The Nebraska Veterinary Diagnostic Center has received a $25,000 gift from the Cuming County Livestock Feeders Association.
The gift, made to the University of Nebraska Foundation, supports plans to replace the aging Veterinary Diagnostic Center that no longer meets modern laboratory standards. The center provides veterinary testing services to professionals and organizations across the nation. It is considered a national center of excellence for testing of certain diseases in livestock.
The new facility will allow UNL to better serve veterinarians, livestock producers, public health officials and others in Nebraska and around the country who depend on the lab’s services.
Recognizing the state’s need for a new center, the Nebraska Legislature committed to provide $41.5 million in funding through the Building a Healthier Nebraska initiative once $4.15 million is first raised from private sources. To date more than $3 million of private and other support has been raised. University officials hope to launch the project before the conclusion of 2014.
Ron Coufal, president of the Cuming County Livestock Feeders Association, said the organization is proud to invest in a new veterinary diagnostic facility for the state.
“Cuming County is the largest agriculture producing county and helps Nebraska continue its number one status in the beef industry,” Coufal said. “It is only fitting that our association help Nebraska continue that ranking in all areas of livestock production, as 86 percent of agriculture revenue in the county comes from livestock with beef being the largest contributor.”
Built in 1975, the Veterinary Diagnostic Center on UNL’s East Campus has become outdated. According to an accreditation review last year by the American Association of Veterinary Laboratory Diagnosticians, there is a need for facility upgrades and additional space to continue its responsiveness in the development and implementation of new technologies and to address biosafety and biosecurity concerns, or the center may face loss of accreditation.
In addition to serving livestock producers, the Veterinary Diagnostic Center provides training for large animal veterinarians, a profession currently in demand in Nebraska. The center provides these future doctors with hands-on experience by studying specimens from current, real life animal cases. University faculty instructors and researchers conduct tests and perform research in the center that impacts agriculture across the country.

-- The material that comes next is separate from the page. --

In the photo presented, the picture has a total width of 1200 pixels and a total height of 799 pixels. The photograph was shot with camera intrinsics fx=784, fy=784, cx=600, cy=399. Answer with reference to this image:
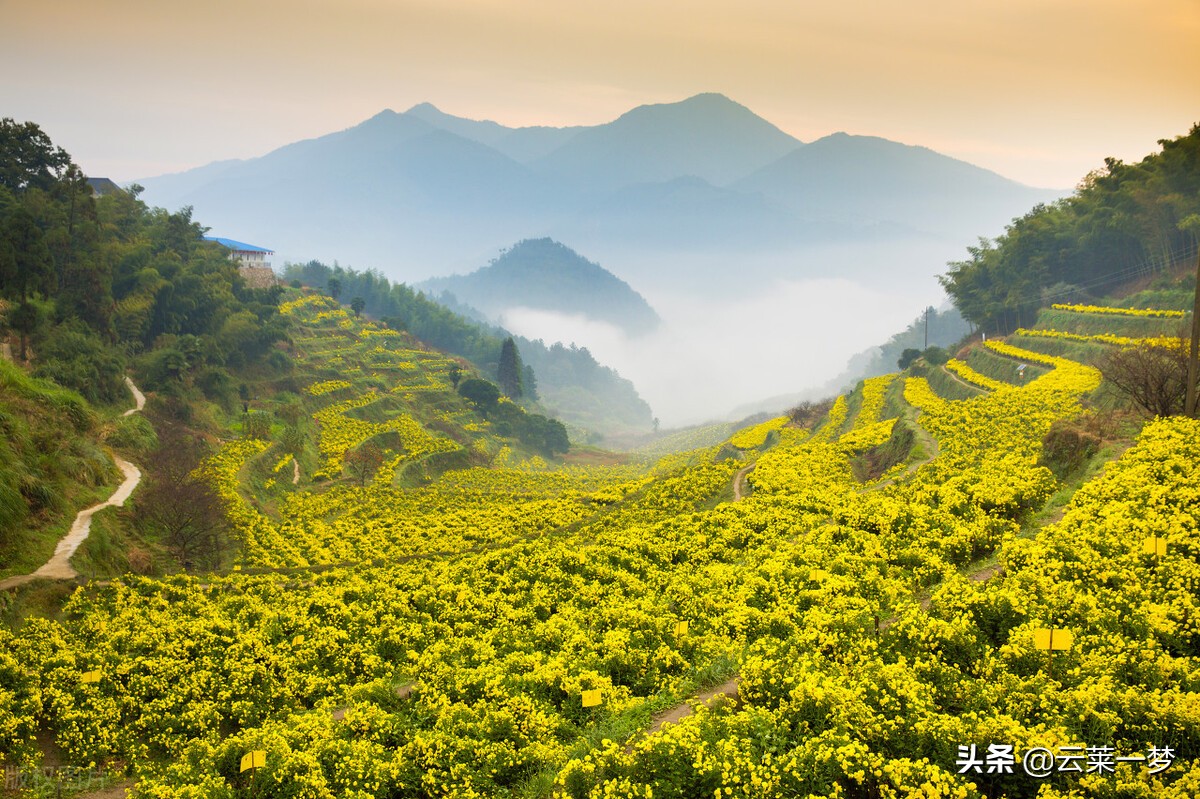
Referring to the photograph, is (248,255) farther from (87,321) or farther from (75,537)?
(75,537)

The center is also a diagnostic resource for most small animal veterinarians in Nebraska who use the laboratory’s services for quick turnaround and accurate testing of diseases specific to family pets.
Public health officials in Nebraska even rely on the Veterinary Diagnostic Center to help protect the health of humans through diagnostic testing of certain diseases that can transfer from animals to humans, such as rabies, West Nile, H1N1 and others. The center provides disease surveillance, develops new diagnostic testing methods, conducts infectious disease research and supports continuing education programs.
Support for the Veterinary Diagnostic Center initiative has also been received by numerous other generous organizations and associations including the Nebraska Cattlemen, Boone Nance Cattleman, South Central Cattlemen, Exeter Feeders and Breeders, Thayer County Livestock Feeders, Saunders County Livestock Association, Morrill County Cattlemen and Bridgeport Affiliate.